With discussions from multiple panels on education, religion and inclusion, the event on the final day of EuroPride focused on parents’ experiences with their LGBTIQ+ children and the journey of self-discovery that they also had to embark on.
“I have to admit, it was quite a shock,” Maltese mother Anna Marie Mifsud said during one of the discussions.
Recalling when her daughter first spoke about starting the transition to a female life, Mifsud said that the entire experience was not only challenging for their daughter, who was 15 at the time, but for the entire family.
“Was it easy? No. Did we cry? A lot and a lot,” she said.
Although there was never any doubt in Mifsud’s mind when it came to accepting her child for who they are and who they want to be, she looked to groups and therapy for support.
There, she found help on how to tackle public stigma while also finding support from others who are constantly asked questions about the upbringing of their children.
“My greatest worry is that they will always be judged,” she said.
The thought of her daughter being judged not on their actions but simply on who they are was a tough fear to forget.
Now 17, Mifsud’s daughter has begun to “flourish” with her newfound self-acceptance, after her school life was constantly tormented by bullies who told her she did not fit in.
“Growing up, he didn’t fit in this ideal boy image. He didn’t like football but he loved theatre… he didn’t really like the boyish things.”
The issue is one of education, she said, as bigotry spawns from ignorance.
However, it was not only students that needed to learn more about the community: Mifsud recalled the time when not even school counsellors were able to help her child.
Due to the bullying, Mifsud’s daughter began to fake illnesses to skip school but when she was taken to the school’s counsellor, they did not know how to handle the root of the situation.
“When it comes to education, we still have a lot to work on,” Mifsud said, noting that even small things such as non-binary bathrooms are still an alien concept for most Maltese schools. During the panel, other parents visiting Malta for EuroPride 2023 spoke about their experiences with their LGBTIQ+ children.
“He was the first trans person I had ever met,” Lithuanian Ruta Trumpickiene said about her son.

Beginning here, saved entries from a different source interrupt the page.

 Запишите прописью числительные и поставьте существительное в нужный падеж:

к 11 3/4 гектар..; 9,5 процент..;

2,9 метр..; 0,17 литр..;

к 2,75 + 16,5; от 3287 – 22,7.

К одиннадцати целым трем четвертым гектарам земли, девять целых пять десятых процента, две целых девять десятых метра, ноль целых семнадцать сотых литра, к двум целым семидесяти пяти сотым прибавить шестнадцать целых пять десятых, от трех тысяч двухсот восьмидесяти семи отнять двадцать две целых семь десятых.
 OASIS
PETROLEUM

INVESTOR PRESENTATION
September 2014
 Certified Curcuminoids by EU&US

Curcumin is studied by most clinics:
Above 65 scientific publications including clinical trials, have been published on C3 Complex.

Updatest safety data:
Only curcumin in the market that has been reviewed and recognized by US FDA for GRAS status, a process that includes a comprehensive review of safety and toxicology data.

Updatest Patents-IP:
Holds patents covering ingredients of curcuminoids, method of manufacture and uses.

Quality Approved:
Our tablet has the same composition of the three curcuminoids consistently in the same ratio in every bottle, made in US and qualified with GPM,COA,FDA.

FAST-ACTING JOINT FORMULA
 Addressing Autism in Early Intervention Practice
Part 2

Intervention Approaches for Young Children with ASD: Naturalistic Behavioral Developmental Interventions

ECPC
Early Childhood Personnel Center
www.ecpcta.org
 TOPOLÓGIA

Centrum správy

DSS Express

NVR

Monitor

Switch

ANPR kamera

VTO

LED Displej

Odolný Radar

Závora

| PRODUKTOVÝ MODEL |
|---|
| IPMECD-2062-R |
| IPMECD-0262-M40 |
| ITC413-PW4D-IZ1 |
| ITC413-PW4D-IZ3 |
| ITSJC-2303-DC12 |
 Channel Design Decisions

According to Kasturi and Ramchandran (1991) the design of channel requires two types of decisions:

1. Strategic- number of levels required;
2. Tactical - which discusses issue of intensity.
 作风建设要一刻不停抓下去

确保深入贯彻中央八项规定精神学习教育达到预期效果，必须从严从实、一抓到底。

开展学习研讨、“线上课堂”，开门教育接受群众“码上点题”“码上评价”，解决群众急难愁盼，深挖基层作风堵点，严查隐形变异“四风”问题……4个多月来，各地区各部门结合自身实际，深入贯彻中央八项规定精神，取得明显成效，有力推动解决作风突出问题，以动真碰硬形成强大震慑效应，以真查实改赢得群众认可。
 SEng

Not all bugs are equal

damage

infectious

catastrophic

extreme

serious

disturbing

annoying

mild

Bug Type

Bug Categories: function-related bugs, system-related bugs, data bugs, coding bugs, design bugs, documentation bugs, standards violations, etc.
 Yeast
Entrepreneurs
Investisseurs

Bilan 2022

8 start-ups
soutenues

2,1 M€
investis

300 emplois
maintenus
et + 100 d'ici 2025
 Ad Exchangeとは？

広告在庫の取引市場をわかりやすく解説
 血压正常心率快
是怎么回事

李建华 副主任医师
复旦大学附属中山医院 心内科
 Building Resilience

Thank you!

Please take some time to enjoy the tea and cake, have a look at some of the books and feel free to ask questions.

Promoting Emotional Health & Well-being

Shocked and unsure of how to continue the conversation, she remembered that the first two years were extremely challenging for her as a parent.
“I saw how strong my son is but, at the same time, he was very vulnerable,” she said.
“I am so proud of him, and I love him, so I decided that if he is going to be strong, I will be strong with him,” she said as she battled her own stigma from friends, family and colleagues.
When it comes to education, we still have a lot to work on
Dutch couple Theo and Marjo Kuipers shared the experience of their son who came out as gay when he was 18.
“It was the day before Christmas, so it was a holiday gift,” Theo said jokingly, explaining that their son asked to keep the news private.
Yet, as the news slowly spread from one social circle to the next, the Kuipers began receiving calls from friends who questioned their parenting, directly asking them if they had raised their son to be gay and why they had not been the ones to spread the news.
“Why would I?” Theo said as he saw no reason to inform people even if his son had not asked him to keep it quiet.
“It can be painful as a parent. When he told us that he was gay, he thanked us for loving him,” Marjo said, a memory which still pains her as she could not imagine a world where she did not love her child.